# YOUR ASSIGNMENT
Leave out the pictures, then return the records word for word.

Start of Block

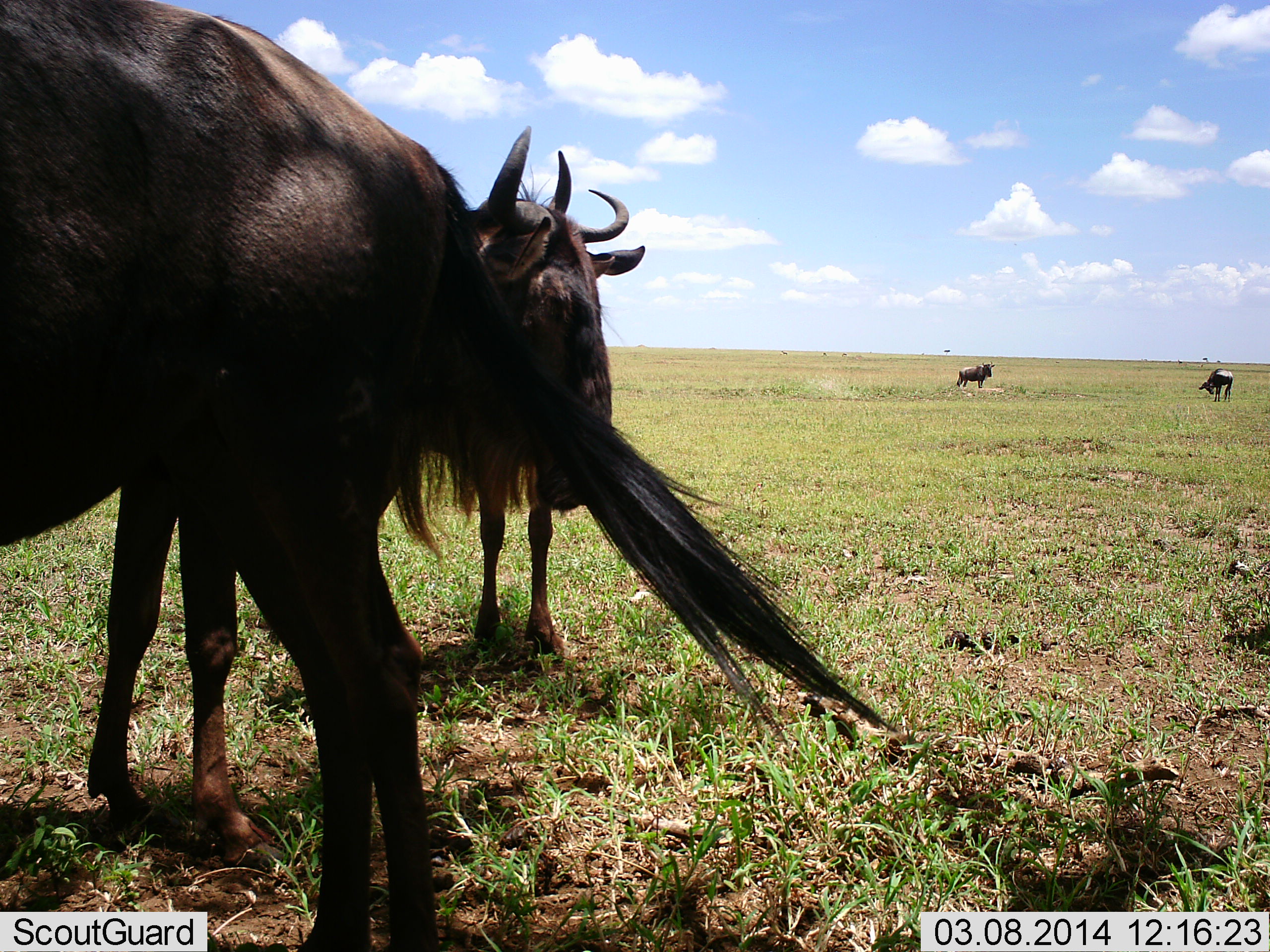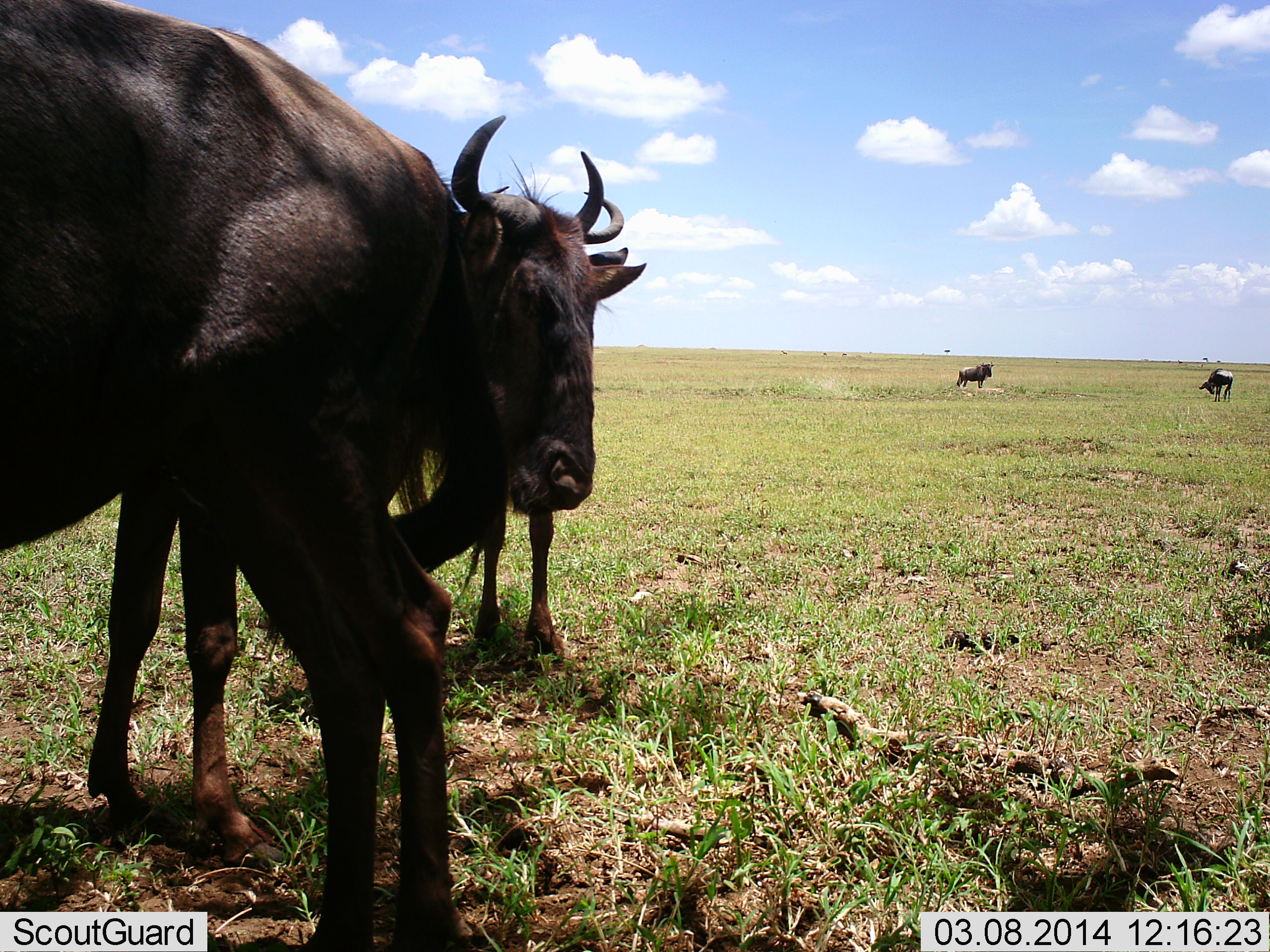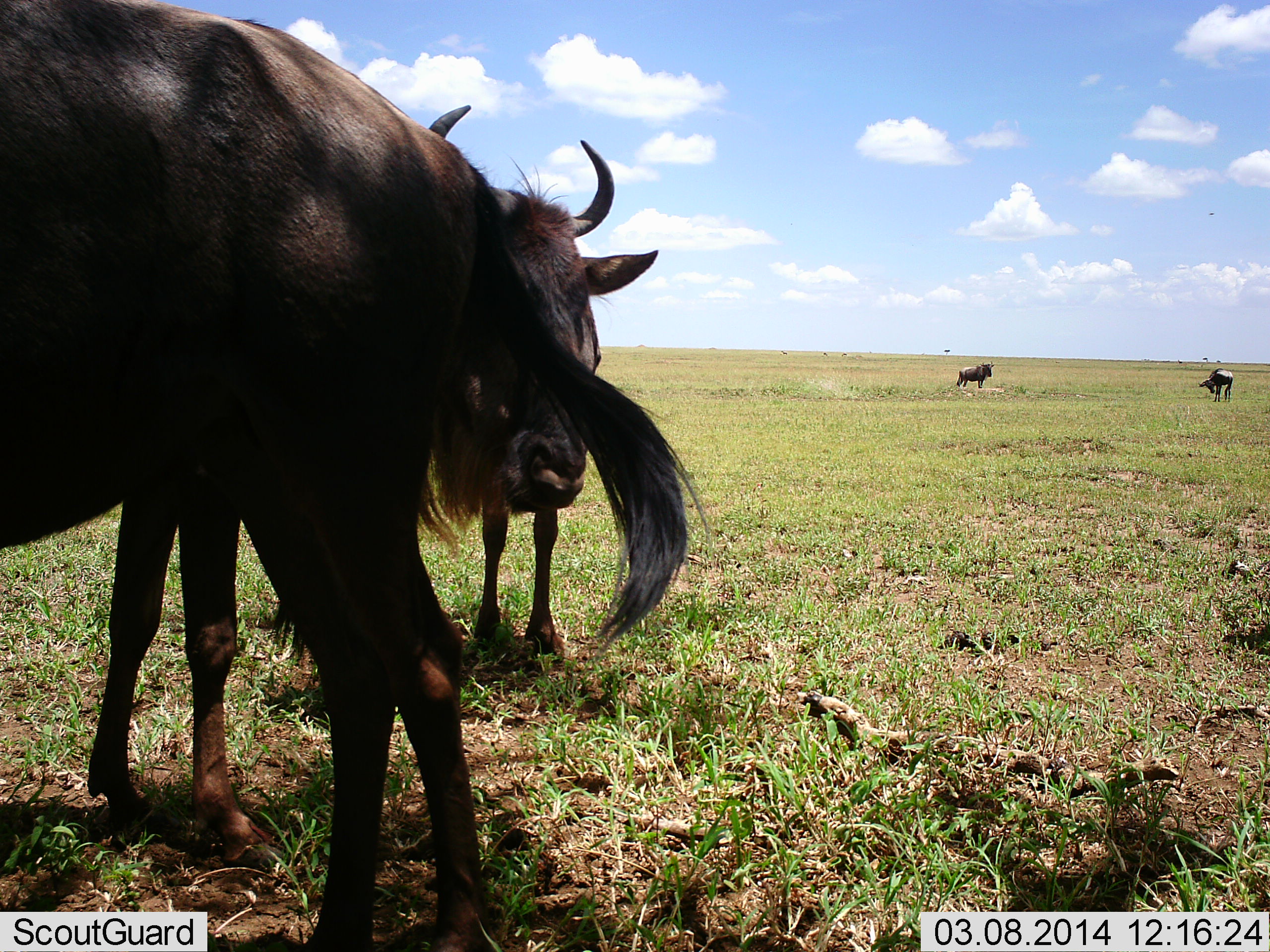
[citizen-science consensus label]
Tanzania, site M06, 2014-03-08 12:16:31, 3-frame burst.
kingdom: Animalia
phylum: Chordata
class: Mammalia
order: Artiodactyla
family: Bovidae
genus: Connochaetes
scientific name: Connochaetes taurinus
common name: blue wildebeest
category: wildebeest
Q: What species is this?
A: Wildebeest (blue wildebeest) (Connochaetes taurinus).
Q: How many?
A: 4.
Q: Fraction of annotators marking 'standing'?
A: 90%.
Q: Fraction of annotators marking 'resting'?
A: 5%.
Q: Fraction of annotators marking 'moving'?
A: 5%.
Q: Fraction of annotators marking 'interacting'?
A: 12%.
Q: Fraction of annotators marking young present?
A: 2%.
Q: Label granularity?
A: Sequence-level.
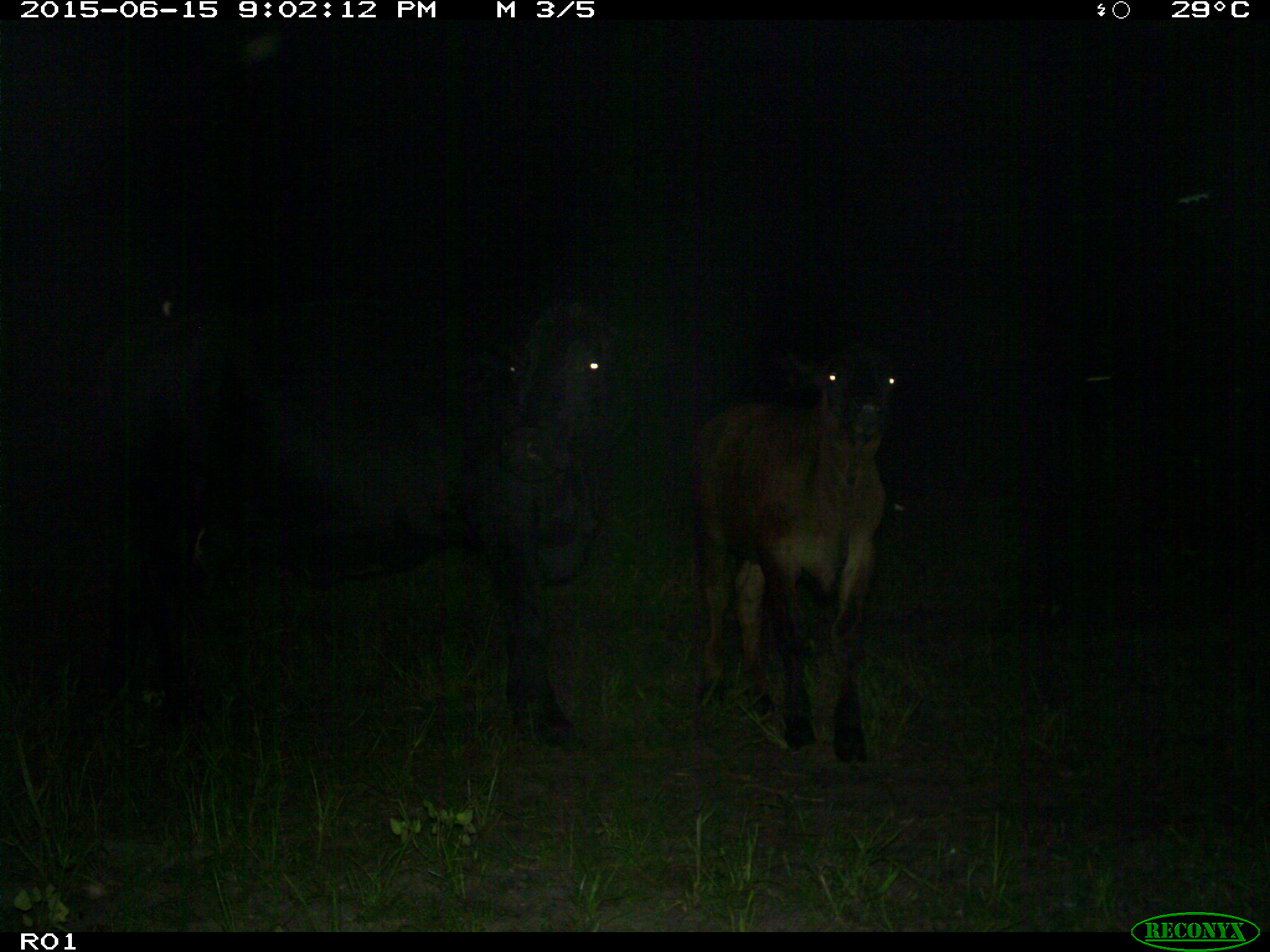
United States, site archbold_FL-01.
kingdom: Animalia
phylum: Chordata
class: Mammalia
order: Artiodactyla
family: Bovidae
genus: Bos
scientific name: Bos taurus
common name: domestic cow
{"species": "Bos taurus (domestic cow)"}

End of Block

# TASK ANSWER
[citizen-science consensus label]
Tanzania, site M06, 2014-03-08 12:16:31, 3-frame burst.
kingdom: Animalia
phylum: Chordata
class: Mammalia
order: Artiodactyla
family: Bovidae
genus: Connochaetes
scientific name: Connochaetes taurinus
common name: blue wildebeest
category: wildebeest
Q: What species is this?
A: Wildebeest (blue wildebeest) (Connochaetes taurinus).
Q: How many?
A: 4.
Q: Fraction of annotators marking 'standing'?
A: 90%.
Q: Fraction of annotators marking 'resting'?
A: 5%.
Q: Fraction of annotators marking 'moving'?
A: 5%.
Q: Fraction of annotators marking 'interacting'?
A: 12%.
Q: Fraction of annotators marking young present?
A: 2%.
Q: Label granularity?
A: Sequence-level.
United States, site archbold_FL-01.
kingdom: Animalia
phylum: Chordata
class: Mammalia
order: Artiodactyla
family: Bovidae
genus: Bos
scientific name: Bos taurus
common name: domestic cow
{"species": "Bos taurus (domestic cow)"}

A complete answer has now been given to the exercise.